● **Aim of the task**
Check each statement against the blog post about Ed Freeman below, answering yes or no and quoting the words from the post that decide it. 1. The infantry unit was outnumbered eight to one. 2. Freeman's Huey carried Medi-Vac markings. 3. Freeman returned to the landing zone 20 more times.

● **Selected excerpt**
>> begin

Wednesday, April 15, 2009

Give a shout out for reporting good news

I received this in my inbox this morning. It is a little dated but it makes a valid point. Read and you will see why.

Ed Freeman

You're an 19 year old kid. You're critically wounded, and dying in the jungle in the Ia Drang Valley , 11-14-1965, LZ X-ray, Vietnam . Your infantry unit is outnumbered 8 - 1, and the enemy fire is so intense, from 100 or 200 yards away, that your own Infantry Commander has ordered the MediVac helicopters to stop coming in.

You're lying there, listening to the enemy machine guns, and you know you're not getting out. Your family is 1/2 way around the world, 12,000 miles away, and you'll never see them again. As the world starts to fade in and out, you know this is the day.

Then, over the machine gun noise, you faintly hear that sound of a helicopter, and you look up to see an un-armed Huey, but it doesn't seem real, because no Medi-Vac markings are on it.

Ed Freeman is coming for you. He's not Medi-Vac, so it's not his job, but he's flying his Huey down into the machine gun fire, after the Medi-Vacs were ordered not to come.

He's coming anyway.

And he drops it in, and sits there in the machine gun fire, as they load 2 or 3 of you on board. Then he flies you up and out through the gunfire, to the Doctors and Nurses.

And, he kept coming back.... 13 more times..... And took about 30 of you and your buddies out, who would never have gotten out.

Medal of Honor Recipient, Ed Freeman, died last Wednesday at the age of 80, in Boise, ID . . . May God rest his soul!

>> end

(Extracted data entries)
>> begin

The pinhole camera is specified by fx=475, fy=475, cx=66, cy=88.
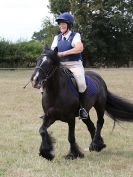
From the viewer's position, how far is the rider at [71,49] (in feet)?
27.1

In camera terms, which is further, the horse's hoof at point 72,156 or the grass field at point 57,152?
the horse's hoof at point 72,156

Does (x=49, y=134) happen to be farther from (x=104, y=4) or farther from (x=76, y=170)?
(x=104, y=4)

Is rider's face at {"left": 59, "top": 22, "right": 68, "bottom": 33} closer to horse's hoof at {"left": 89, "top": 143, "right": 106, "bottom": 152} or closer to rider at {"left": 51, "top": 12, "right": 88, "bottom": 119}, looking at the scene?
rider at {"left": 51, "top": 12, "right": 88, "bottom": 119}

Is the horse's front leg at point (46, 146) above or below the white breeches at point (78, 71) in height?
below

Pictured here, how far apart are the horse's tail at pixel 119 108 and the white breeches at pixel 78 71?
1418 mm

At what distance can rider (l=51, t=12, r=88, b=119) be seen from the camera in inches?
325

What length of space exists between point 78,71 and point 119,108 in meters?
1.68

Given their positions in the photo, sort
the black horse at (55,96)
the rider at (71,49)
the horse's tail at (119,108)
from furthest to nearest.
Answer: the horse's tail at (119,108) < the rider at (71,49) < the black horse at (55,96)

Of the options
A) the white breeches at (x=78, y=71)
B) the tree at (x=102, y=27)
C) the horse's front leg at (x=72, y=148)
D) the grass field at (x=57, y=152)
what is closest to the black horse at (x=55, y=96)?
the horse's front leg at (x=72, y=148)

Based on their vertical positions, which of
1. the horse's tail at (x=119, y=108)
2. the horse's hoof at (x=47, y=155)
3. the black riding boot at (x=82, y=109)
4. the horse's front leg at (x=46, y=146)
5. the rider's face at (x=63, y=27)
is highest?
the rider's face at (x=63, y=27)

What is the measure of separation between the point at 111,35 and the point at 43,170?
59.0 metres

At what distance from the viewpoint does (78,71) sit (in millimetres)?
8594

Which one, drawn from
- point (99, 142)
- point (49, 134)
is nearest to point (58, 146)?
point (99, 142)

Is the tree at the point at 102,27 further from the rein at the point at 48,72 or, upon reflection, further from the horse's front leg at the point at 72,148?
the rein at the point at 48,72
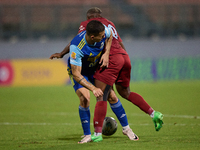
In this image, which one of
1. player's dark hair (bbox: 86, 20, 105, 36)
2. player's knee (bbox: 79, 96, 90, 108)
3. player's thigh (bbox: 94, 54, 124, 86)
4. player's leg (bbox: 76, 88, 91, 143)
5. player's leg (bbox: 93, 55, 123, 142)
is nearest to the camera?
player's dark hair (bbox: 86, 20, 105, 36)

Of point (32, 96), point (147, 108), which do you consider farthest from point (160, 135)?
point (32, 96)

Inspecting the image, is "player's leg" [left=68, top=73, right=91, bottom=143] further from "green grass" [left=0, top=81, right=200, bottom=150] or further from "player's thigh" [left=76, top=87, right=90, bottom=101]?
"green grass" [left=0, top=81, right=200, bottom=150]

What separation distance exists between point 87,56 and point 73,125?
247 cm

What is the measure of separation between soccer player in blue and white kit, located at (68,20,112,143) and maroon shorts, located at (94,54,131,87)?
14 cm

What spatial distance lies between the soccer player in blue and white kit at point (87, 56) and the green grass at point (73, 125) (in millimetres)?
705

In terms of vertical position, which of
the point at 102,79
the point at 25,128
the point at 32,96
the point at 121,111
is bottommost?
the point at 32,96

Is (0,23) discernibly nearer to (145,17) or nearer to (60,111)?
(145,17)

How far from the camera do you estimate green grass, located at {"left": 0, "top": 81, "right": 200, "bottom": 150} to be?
4.86 metres

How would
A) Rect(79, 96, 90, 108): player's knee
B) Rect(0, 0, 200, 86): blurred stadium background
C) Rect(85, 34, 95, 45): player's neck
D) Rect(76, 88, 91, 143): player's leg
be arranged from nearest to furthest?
Rect(85, 34, 95, 45): player's neck
Rect(76, 88, 91, 143): player's leg
Rect(79, 96, 90, 108): player's knee
Rect(0, 0, 200, 86): blurred stadium background

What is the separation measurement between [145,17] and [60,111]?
12.4 m

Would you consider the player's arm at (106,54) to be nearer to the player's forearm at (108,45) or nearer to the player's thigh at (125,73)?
the player's forearm at (108,45)

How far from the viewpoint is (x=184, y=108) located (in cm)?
940

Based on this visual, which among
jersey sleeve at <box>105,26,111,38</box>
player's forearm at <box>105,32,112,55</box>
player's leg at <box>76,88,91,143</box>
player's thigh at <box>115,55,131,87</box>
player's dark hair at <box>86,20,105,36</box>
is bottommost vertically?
player's leg at <box>76,88,91,143</box>

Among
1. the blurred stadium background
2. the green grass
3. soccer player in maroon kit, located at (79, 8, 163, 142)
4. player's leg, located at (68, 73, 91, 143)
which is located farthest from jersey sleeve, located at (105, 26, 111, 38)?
the blurred stadium background
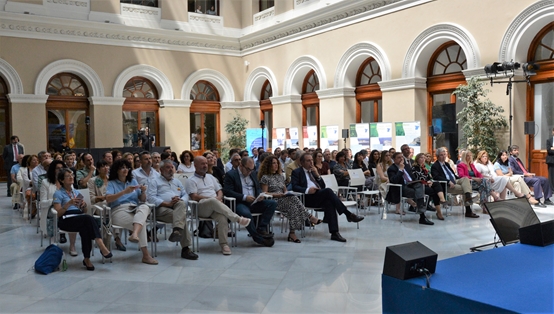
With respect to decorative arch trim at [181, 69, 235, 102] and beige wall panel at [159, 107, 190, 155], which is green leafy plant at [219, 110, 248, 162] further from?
beige wall panel at [159, 107, 190, 155]

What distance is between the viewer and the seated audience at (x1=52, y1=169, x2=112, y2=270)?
520cm

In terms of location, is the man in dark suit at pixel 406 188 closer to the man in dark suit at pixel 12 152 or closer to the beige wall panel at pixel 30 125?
the man in dark suit at pixel 12 152

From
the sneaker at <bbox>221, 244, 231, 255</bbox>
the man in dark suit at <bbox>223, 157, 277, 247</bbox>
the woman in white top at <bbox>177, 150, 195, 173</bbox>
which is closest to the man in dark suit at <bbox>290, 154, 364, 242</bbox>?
the man in dark suit at <bbox>223, 157, 277, 247</bbox>

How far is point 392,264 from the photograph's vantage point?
9.85 ft

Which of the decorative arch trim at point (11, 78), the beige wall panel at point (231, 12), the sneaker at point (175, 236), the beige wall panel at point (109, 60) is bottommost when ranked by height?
the sneaker at point (175, 236)

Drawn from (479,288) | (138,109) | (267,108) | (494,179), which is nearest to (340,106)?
(267,108)

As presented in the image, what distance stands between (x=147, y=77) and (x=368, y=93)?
833 centimetres

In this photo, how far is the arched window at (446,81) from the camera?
11.9 metres

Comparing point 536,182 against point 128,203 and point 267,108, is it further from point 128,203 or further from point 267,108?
point 267,108

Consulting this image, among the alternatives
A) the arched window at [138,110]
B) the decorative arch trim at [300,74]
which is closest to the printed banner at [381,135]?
the decorative arch trim at [300,74]

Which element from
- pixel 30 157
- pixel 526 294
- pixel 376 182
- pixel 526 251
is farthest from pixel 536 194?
pixel 30 157

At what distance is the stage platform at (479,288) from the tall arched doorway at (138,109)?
15.2 meters

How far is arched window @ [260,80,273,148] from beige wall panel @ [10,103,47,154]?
319 inches

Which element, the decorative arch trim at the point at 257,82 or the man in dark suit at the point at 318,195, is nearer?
the man in dark suit at the point at 318,195
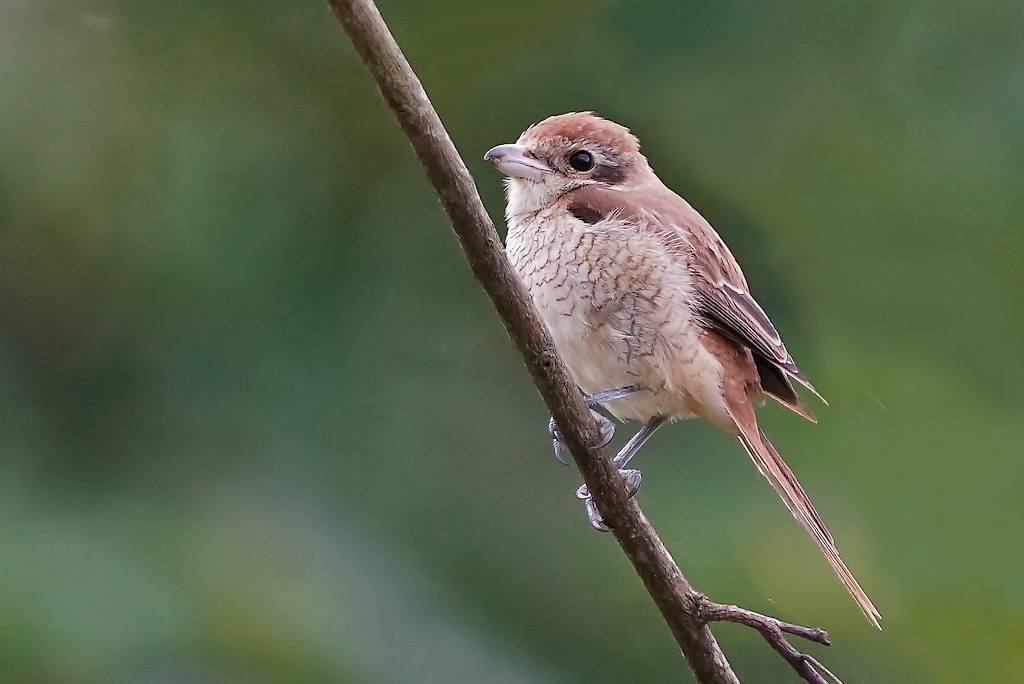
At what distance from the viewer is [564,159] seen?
8.64ft

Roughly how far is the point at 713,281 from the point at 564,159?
1.42 feet

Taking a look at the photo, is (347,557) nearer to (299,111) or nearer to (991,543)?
(299,111)

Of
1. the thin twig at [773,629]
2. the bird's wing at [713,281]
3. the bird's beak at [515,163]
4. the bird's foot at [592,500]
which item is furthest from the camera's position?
the bird's beak at [515,163]

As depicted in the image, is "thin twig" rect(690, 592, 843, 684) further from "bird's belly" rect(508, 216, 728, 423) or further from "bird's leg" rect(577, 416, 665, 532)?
"bird's belly" rect(508, 216, 728, 423)

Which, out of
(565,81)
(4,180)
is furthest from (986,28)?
(4,180)

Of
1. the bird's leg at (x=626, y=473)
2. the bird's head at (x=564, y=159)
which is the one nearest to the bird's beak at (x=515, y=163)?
the bird's head at (x=564, y=159)

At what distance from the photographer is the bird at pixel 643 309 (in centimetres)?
231

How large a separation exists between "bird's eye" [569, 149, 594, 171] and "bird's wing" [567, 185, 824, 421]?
92 millimetres

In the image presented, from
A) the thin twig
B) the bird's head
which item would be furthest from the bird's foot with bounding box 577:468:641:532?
the bird's head

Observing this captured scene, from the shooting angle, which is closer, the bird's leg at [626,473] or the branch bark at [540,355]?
the branch bark at [540,355]

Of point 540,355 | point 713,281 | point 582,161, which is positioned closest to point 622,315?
point 713,281

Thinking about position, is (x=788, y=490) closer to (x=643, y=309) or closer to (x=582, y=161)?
(x=643, y=309)

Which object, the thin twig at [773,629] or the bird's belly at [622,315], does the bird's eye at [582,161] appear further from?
the thin twig at [773,629]

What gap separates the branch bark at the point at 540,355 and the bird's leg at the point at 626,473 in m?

>> end

● **Output of the task**
1. Yes: "Your infantry unit is outnumbered 8 - 1"
2. No: "no Medi-Vac markings are on it"
3. No: "he kept coming back.... 13 more times"